Je suis allé voir dimanche Les Simpsons le film et j’en ai trouvé partout. Je ne veux pas spoiler alors je n’en dirai pas plus mais allez voir le film (qui est très bien) et essayez de repérer tous les gags qui marchent (mieux) parce qu’une information a été plantée en amont. Quand elle ressort au moment du gag, rit-on parce qu’on la reconnaît et qu’elle est décontextualisée? Repérez aussi l’écart entre le plant et le payoff. J’ai repéré un plant au tout début du film qui ne paye qu’à la toute fin, et j’ai repéré un plant qui paye moins à peine deux minutes plus tard. Et que penser de la résolution du climax, qui n’existe que grâce à une information plantée de manière relativement anodine en amont?
Peut-être que c’était grossier ou peut-être que mon regard s’est affiné. Peut-être que je suis simplement très demandeur d’enseignements en ce moment et que, du coup, je suis davantage en mode « analyse ». Peu importe.

L’important c’est cette notion de plant and payoff, qui est très difficile à domestiquer, ou en tous cas, qui demande énormément de travail mais qui paye si elle est bien employée. C’est une technique souvent utilisée en comédie, mais qui est finalement à la base de toute dramaturgie, puisque la dramaturgie, principalement, consiste à savoir organiser l’information. Il faut dire les bonnes choses au bon moment, ni trop tôt, ni trop tard. Et pour ne pas que nos histoires soient cousues de fil blanc, mieux vaut distiller les informations qui serviront à sa résolution dès le début du film. C’est comme de maladroitement montrer au premier acte le revolver qui est dans le tiroir pour le ressortir au moment du climax (c’est maladroit et c’est devenu un tel cliché que c’est presque un cliché aussi de montrer un revolver au premier acte et de NE PAS s’en servir de tout le film (ce qui est en plus gratuit et une perte de temps)).

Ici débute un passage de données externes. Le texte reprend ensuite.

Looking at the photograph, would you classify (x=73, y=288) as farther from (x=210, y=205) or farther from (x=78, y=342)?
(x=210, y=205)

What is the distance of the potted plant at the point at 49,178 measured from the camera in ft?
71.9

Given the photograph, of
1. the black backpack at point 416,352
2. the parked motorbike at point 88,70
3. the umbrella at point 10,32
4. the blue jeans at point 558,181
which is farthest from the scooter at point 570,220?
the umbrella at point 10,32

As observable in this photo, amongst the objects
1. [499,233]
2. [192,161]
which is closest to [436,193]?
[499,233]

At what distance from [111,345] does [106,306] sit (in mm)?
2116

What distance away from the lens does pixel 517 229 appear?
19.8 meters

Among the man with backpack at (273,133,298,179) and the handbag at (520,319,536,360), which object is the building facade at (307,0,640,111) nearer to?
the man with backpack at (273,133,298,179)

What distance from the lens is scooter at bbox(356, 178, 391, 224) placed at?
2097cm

Et cet art délicat ne se réussit qu’à force de réécritures, parce qu’on ne peut pas toujours deviner l’idée géniale que l’on va trouver pour la résolution et que c’est elle qui exige d’être préparée parce que c’est sur elle que se construit l’appréciation première du spectateur pour le film (ou du lecteur pour le livre, ça vaut aussi pour la littérature).
La construction d’un scénario, c’est deux mouvements qui alternent et se répondent continuellement, un mouvement chronologique, qui voit se construire le récit en passant de A à B à C, et un mouvement totalement non-linéaire, qui passe de C à A puis à C puis à B, en fonction des besoins que génèrent chaque scène d’être préparée à l’avance. Avec cette difficulté supplémentaire qu’il faut distiller les préparations dans tout le premier acte, sinon, le spectateur risque une overdose d’informations.